Development of Calculation Method for Heterogeneous Azeotropic Distilllation Based on Heat and Mass Transfer

基于传热传质的多相共沸精馏计算方法的发展

• 批准号: 06650853
• 负责人: KOSUGE Hitoshi
• 金额: $ 1.28万
• 依托单位: TOKYO INSTITUTE OF TECHNOLOGY
• 依托单位国家: 日本
• 项目类别: Grant-in-Aid for General Scientific Research (C)
• 财政年份: 1994
• 资助国家: 日本
• 起止时间: 1994 至 1995
• 项目状态: 已结题
• 来源: https://kaken.nii.ac.jp/en/grant/KAKENHI-PROJECT-06650853/
• 关键词: Distilllation; Mass Transfer; Heat Transfer; Calculation Method

The objectives of this study are to investigate the effect of operating conditions on the heat and mass transfer rates in heterogeneous azeotropic distilllation, and to develop a new calculation method for heterogeneous azeotropic distilllation based on the heat and mass transfer rates.A new wetted-wall column with two stills is set up, where oilish and aqueous liquids of thr feed are heated separately in the stills so as to vary the inlet vapor concentrations. The experiments of heterogeous azeotropic distilllation for the ethanol-benzene-water system are carried out undet total reflux conditions with wide ranges of vapor flow rates and concentration. The dimensionless vapor-phase diffusion flux of each component obtained in an oil-rich liquid region shows good agreement with the theoretical values of the mass transfer rates with laminar flow in a circular tube. However the observed vapor phase diffusion flux obtained from an water-rich liquid show larger values than the theory.A new calculation method for heterogeneous azeotropic distilllation is developed based on heat and mass transfer. The simulation of heterogeneous azeotropic distilllation shows a large difference of concentration driving force of benzene and water between the bottom and top of the column, and also shows the variation of the concentration driving forces of those components along the column. This may cause the larger mass transfer rates than the theoretical values. The representative concentration driving force obtained from the distilllation experiments might no represents the real concentration driving force. These results indicate another experiment with a shorter distilllation column. Actually, the calculated vapor an liquid concentrations and reflux flow rates in whole two liquid regions, while the average diffusion flux in and oil-rich two liquid region are still larger than the theoretical values.

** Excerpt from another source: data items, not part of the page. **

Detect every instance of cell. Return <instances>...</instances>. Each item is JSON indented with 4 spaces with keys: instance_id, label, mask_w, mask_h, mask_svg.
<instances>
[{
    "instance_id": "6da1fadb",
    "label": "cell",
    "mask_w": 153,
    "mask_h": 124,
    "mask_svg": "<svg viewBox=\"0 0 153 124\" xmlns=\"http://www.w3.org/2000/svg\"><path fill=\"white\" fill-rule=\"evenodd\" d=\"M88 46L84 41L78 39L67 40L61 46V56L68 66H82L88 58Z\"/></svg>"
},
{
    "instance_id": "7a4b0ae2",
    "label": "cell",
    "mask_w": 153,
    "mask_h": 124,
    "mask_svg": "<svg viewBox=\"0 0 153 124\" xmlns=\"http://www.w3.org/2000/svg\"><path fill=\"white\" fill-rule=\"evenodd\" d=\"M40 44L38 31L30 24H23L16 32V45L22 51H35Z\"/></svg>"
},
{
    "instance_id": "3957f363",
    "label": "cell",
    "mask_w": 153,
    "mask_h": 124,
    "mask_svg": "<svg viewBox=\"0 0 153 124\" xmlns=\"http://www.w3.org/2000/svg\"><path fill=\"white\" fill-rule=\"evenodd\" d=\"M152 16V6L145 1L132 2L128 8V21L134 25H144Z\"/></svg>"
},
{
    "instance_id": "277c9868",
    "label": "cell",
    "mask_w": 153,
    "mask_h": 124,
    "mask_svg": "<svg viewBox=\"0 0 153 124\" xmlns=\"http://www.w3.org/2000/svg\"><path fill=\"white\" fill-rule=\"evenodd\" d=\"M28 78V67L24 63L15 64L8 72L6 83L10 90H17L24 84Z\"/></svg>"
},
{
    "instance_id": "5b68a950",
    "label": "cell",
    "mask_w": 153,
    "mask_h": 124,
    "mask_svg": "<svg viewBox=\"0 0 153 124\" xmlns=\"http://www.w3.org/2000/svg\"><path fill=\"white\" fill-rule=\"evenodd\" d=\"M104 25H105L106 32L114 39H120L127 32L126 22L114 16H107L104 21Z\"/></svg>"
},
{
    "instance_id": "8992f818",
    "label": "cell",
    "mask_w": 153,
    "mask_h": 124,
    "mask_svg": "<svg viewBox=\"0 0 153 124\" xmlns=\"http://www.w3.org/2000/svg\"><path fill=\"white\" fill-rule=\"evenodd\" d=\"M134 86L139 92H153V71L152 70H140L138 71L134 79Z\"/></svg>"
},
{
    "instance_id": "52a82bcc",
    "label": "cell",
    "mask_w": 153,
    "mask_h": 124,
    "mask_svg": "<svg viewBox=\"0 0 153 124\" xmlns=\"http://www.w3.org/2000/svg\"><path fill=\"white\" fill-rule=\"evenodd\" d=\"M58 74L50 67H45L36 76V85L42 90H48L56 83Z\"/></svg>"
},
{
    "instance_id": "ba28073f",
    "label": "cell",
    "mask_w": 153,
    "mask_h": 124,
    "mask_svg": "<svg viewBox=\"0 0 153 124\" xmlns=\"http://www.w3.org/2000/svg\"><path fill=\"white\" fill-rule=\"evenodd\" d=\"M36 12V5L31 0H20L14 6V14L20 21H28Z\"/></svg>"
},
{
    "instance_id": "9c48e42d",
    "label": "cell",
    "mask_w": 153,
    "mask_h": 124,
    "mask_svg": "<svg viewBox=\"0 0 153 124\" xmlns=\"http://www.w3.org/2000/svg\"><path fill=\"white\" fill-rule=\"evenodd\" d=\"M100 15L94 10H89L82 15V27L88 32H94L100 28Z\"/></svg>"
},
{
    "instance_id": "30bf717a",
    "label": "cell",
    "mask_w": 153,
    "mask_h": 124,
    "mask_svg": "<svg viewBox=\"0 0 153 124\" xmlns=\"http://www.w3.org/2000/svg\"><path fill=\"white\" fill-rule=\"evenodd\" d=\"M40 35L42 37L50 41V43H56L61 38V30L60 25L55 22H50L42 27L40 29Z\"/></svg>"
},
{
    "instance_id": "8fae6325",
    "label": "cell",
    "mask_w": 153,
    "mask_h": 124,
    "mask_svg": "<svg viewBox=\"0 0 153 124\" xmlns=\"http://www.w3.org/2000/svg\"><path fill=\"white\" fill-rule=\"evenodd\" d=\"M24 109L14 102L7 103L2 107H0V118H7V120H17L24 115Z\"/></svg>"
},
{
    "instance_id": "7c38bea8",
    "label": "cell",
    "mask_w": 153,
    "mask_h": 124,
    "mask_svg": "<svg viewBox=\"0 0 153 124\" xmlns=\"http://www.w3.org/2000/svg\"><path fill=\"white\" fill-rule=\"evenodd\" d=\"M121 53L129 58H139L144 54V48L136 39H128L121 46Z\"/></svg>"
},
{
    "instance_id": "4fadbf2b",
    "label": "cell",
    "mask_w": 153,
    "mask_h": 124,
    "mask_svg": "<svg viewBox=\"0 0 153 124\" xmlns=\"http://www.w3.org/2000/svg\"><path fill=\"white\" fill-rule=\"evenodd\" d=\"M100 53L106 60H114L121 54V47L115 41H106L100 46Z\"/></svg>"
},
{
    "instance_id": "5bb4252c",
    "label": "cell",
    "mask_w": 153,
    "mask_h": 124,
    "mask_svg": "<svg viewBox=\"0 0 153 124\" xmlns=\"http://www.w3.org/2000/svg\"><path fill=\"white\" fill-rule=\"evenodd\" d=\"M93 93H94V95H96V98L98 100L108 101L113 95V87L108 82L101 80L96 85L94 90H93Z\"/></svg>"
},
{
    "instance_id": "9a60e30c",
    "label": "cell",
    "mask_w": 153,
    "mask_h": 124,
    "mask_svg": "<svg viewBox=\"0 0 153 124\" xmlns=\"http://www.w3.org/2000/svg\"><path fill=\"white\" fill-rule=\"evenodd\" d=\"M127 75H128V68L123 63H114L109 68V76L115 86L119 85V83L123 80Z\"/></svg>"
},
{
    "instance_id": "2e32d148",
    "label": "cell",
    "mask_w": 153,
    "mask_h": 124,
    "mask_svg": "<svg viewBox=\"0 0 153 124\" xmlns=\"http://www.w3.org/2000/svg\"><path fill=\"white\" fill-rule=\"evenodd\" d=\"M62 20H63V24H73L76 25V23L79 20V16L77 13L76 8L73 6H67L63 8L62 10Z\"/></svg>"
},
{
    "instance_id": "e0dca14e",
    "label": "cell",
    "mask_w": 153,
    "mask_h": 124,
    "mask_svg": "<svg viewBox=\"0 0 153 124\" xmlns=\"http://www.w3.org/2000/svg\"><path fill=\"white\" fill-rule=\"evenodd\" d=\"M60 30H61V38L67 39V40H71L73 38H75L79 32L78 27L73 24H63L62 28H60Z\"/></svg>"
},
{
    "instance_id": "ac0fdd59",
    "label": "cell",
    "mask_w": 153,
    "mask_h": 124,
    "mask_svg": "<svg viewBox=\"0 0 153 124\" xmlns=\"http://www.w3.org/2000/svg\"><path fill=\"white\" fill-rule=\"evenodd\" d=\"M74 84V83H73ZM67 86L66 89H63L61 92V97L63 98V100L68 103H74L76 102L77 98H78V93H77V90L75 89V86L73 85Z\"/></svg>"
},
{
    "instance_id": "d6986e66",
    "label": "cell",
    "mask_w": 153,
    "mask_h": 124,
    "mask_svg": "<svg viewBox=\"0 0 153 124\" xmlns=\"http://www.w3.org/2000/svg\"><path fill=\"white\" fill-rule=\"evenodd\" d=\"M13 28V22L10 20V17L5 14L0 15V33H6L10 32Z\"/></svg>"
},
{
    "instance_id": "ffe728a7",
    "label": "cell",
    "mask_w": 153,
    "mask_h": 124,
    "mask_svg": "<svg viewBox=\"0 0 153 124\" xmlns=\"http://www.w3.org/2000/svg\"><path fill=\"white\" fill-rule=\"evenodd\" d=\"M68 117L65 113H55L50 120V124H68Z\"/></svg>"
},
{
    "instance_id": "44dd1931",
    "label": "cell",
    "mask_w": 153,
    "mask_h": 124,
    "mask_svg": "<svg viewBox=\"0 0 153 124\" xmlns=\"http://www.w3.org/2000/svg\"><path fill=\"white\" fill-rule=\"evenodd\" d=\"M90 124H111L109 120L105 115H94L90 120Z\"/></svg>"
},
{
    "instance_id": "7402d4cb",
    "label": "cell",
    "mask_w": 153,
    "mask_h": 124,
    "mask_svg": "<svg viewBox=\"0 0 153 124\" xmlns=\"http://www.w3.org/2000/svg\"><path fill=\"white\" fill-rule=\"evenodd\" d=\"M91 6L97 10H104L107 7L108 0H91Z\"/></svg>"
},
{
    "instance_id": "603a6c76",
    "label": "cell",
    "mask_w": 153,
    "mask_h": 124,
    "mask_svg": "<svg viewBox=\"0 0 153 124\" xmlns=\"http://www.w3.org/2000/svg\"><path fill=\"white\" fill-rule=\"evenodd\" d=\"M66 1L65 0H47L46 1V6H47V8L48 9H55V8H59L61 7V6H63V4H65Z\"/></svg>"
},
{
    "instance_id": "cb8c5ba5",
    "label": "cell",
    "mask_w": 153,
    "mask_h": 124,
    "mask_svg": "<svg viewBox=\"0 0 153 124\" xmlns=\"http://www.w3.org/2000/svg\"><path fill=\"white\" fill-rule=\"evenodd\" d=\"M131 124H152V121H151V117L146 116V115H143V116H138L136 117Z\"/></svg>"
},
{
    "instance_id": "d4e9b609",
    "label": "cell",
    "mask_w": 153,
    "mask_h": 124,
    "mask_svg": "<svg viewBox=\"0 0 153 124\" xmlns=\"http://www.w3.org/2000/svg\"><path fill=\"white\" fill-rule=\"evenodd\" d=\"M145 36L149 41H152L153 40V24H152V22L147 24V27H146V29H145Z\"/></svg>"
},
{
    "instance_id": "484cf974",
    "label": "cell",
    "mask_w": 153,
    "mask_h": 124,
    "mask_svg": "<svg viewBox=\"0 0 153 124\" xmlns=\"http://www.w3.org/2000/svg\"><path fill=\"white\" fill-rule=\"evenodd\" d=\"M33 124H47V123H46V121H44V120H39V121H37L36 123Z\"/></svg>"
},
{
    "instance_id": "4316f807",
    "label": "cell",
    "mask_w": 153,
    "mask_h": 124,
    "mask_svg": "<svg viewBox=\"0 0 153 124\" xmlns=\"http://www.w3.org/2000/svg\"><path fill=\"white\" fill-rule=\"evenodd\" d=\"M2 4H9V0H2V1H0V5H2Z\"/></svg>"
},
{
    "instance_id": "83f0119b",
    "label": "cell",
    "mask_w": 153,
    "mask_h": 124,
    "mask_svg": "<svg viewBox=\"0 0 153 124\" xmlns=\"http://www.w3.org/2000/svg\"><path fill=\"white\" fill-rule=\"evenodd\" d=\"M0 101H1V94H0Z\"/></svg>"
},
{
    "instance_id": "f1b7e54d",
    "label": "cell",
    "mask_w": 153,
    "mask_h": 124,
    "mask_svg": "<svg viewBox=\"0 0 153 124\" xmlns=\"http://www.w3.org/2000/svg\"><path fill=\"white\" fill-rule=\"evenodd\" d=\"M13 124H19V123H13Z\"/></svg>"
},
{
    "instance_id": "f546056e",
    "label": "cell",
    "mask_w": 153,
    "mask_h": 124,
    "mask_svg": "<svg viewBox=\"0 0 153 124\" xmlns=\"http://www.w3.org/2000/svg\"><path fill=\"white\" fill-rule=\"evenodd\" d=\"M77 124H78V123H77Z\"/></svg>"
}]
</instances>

本文旨在研究操作条件对非均相共沸蒸馏传热传质速率的影响，并建立一种基于传热传质速率的非均相共沸蒸馏计算方法。建立了一种新型双釜湿壁塔，其中在蒸馏器中分别加热THR进料的油性液体和水性液体，以改变入口蒸气浓度。在全回流条件下，对乙醇-苯-水体系进行了非均相共沸精馏实验。在富油液相区得到的各组分的无因次气相扩散通量与圆管层流传质速率的理论值吻合较好。在此基础上，提出了一种基于传热传质的非均相共沸精馏计算方法。对非均相共沸精馏过程的模拟表明，苯和水的浓度驱动力在塔底和塔顶存在较大的差异，并显示出这些组分的浓度驱动力沿塔沿着方向的变化。这可能导致传质速率大于理论值。由实验得到的代表性浓度驱动力可能不能代表真实的浓度驱动力。这些结果表明另一个实验采用了较短的蒸馏柱。实际上，计算得到的整个两液区的汽液浓度和回流流量，以及富油两液区的平均扩散通量仍大于理论值。

项目成果

Hitoshi Kosuge: "Mass Transfer in Heterogeneous Azeotropic Diseillation for Ethanol-Benzene-Water System" 石油学会誌.

Hitoshi Kosuge：“乙醇-苯-水系统的多相共沸蒸馏中的传质”日本石油学会杂志。